• **Exercise**
From the line with "Jordan Rise Structured" through the line with "League of Legends: Wild Rift", repeat the entries verbatim, both end lines included, and add nothing.

-------- Data records

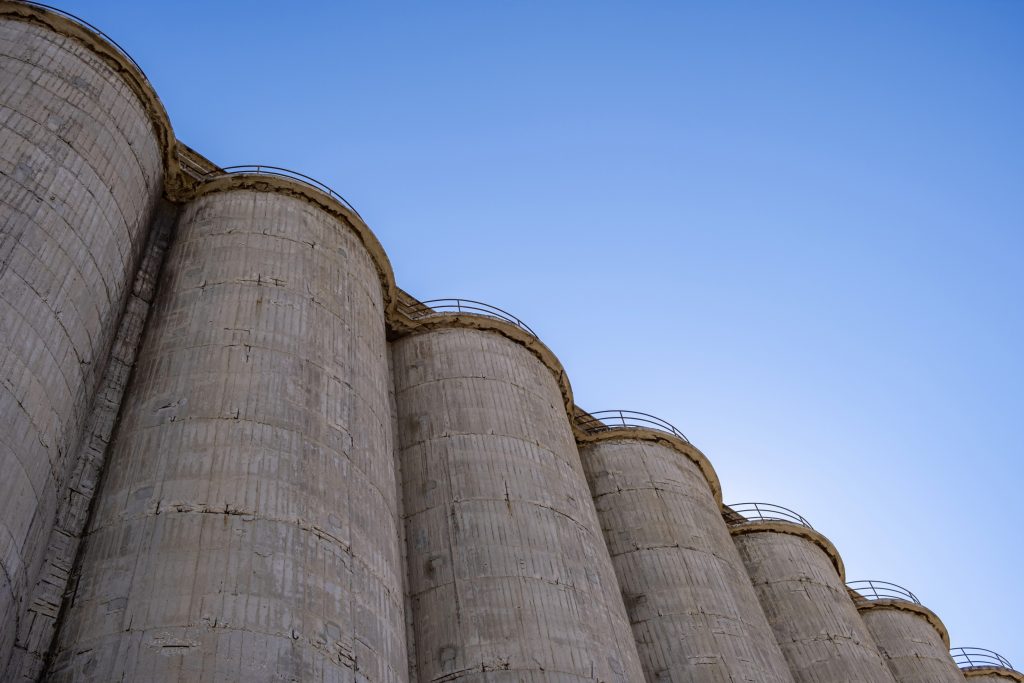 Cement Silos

----------------
-------- Data records

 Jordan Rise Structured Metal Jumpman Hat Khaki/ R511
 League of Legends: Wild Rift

----------------

• **Response to the task**
 Jordan Rise Structured Metal Jumpman Hat Khaki/ R511
 League of Legends: Wild Rift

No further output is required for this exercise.